Exercise aim
Set the listing down exactly; no pictures.

*** Dataset excerpt

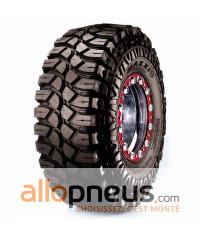 pneu maxxis m8090 creepy crawler 37 12 5r15 117l allopneus com. Black Bedroom Furniture Sets. Home Design Ideas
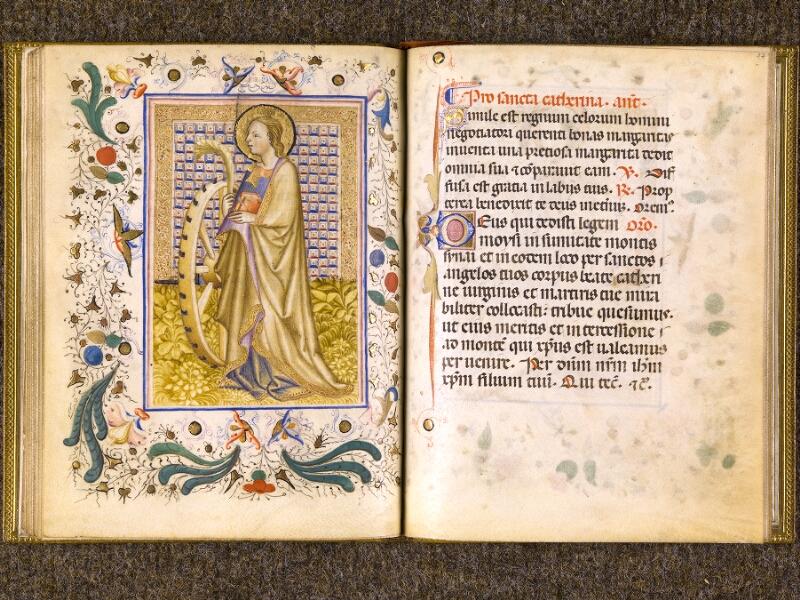 CHANTILLY, Bibliothèque du château, 0100 (1526), f. 016v - 017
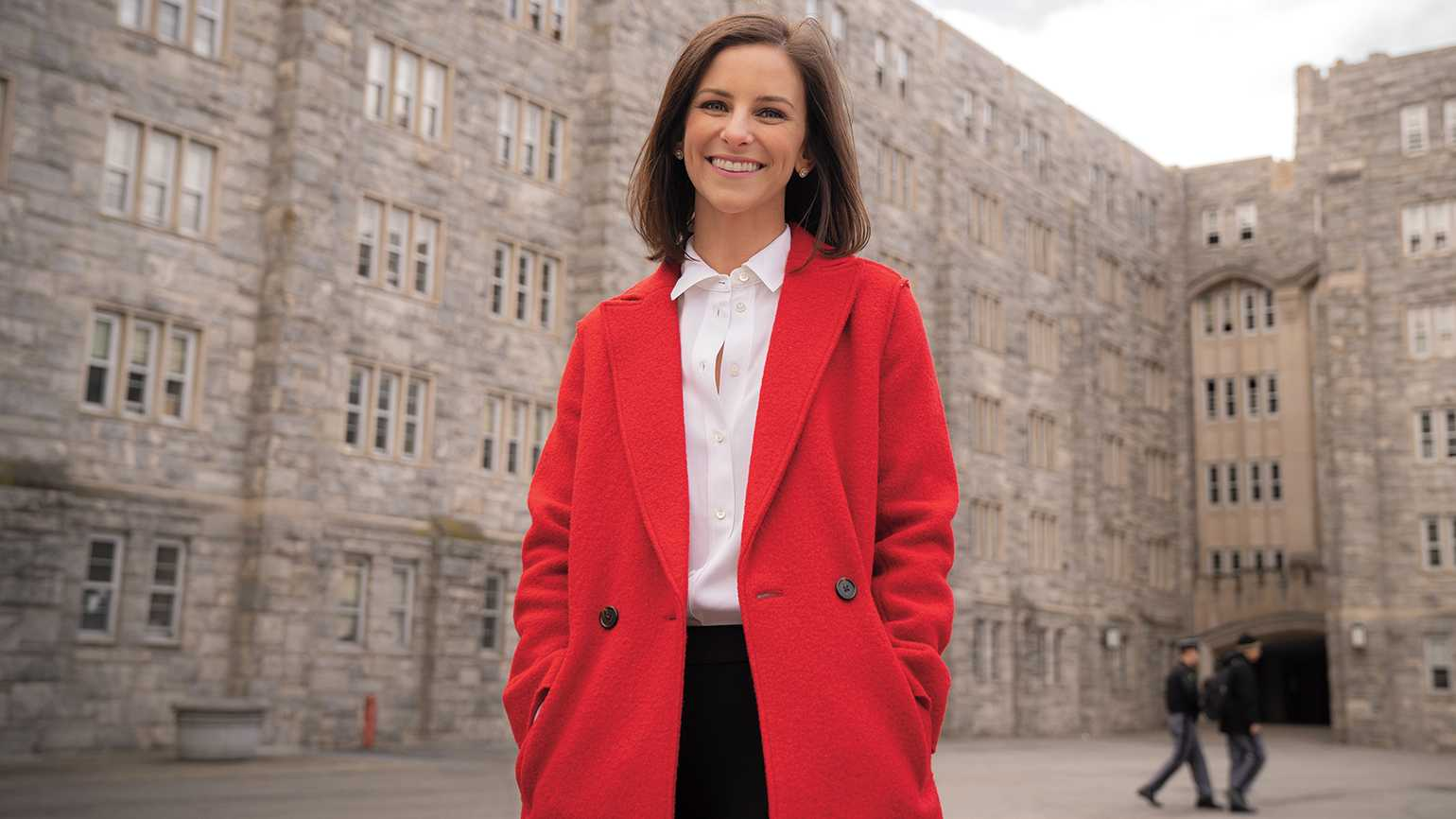 'West Point was a great place to be a kid,' Claire says.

******

Response to the exercise
 pneu maxxis m8090 creepy crawler 37 12 5r15 117l allopneus com. Black Bedroom Furniture Sets. Home Design Ideas
 CHANTILLY, Bibliothèque du château, 0100 (1526), f. 016v - 017
 'West Point was a great place to be a kid,' Claire says.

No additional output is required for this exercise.